First woman soccer player ever awarded was just asked to twerk on stage by male presenter

December 05th, 2018

We’re living in the 21st century but women still go through blatant sexism on a daily basis, be it at work or even at home.

In the sports industry, sexism is still prevalent. Female athletes—even if they are world champs— face criticism about their athleticism and experience inequality based on their gender alone. Aside from that, there’s still this significant wage gap between male and female athletes; women are sometimes expected to play under different conditions; and worst, they are often sexualized or objectified.

According to Women in Sport, 40 percent of female athletes experience gender discrimination.
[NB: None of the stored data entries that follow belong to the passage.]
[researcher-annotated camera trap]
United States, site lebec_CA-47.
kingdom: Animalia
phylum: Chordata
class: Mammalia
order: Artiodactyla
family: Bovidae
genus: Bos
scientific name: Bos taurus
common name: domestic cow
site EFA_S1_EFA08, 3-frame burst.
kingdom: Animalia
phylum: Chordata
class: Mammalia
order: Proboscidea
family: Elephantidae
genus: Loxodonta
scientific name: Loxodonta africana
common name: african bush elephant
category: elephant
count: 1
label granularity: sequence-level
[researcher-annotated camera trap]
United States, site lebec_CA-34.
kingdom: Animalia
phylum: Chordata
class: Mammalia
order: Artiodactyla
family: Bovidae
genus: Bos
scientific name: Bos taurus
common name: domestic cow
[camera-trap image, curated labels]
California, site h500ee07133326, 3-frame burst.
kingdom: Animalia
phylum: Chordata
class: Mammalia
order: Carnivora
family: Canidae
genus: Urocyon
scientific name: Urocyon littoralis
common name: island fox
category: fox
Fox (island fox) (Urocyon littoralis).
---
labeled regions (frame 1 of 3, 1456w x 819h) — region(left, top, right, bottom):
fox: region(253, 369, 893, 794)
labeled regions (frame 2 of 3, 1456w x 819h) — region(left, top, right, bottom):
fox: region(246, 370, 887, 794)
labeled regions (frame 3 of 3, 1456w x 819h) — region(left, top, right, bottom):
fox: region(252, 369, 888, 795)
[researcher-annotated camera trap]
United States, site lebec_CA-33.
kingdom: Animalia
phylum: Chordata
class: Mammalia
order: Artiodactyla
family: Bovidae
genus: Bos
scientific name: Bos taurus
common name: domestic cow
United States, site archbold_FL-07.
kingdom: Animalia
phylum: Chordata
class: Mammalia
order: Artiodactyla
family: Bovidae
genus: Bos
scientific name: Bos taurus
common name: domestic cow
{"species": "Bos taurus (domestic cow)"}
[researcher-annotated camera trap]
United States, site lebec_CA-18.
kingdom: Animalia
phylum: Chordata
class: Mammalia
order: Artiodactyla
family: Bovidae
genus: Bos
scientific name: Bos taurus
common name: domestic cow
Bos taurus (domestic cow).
However, despite the barrels of buoyant sexism, there are women who continue to make a name for themselves.

Norwegian soccer star Ada Hegerberg, 23, made history on Monday by becoming the first woman to receive FIFA’s Ballon d’Or —an annual soccer award that only honors the best male player. However, what supposed to be a momentous occasion turned into an awkward scenario when French D.J. and producer Martin Solveig asked Hegerberg in French if “she could twerk on stage.”

Hegerberg abruptly replied “no” to the request then immediately left the stage.

Martin Solveig really asked Ada Hegerberg, the first ever Ballon D'Or winner, to twerk. The absolute disrespect bruh.

— A West (@ayyy_west) December 3, 2018

Before the uncomfortable silence, Hegerberg thanked all who had helped her to the achievement.

The Norwegian striker believed that the award is a huge step for women’s football.

After the incident, the ceremony—which took place in Paris—appeared to be cut short. Solveig immediately issued an apology to the one he had offended by his comments.

Sincere apologies to the one I may have offended. My point was : I don’t invite women to twerk but dance on a Sinatra song. Watch the full sequence People who have followed me for 20 years know how respectful I am especially with women

— Martin Solveig (@martinsolveig) December 3, 2018

In an interview with the BBC later on Monday, Hegerberg clarified that she and Solveig had already talked about the incident.

“He came to me afterwards and was really sad that it went that way. I didn’t really think about it at the time to be honest. I didn’t really consider it a sexual harassment or anything in the moment.”

“I was just happy to do the dance and win the Ballon d’Or to be honest. I will have a glass of champagne when I get back,” she said.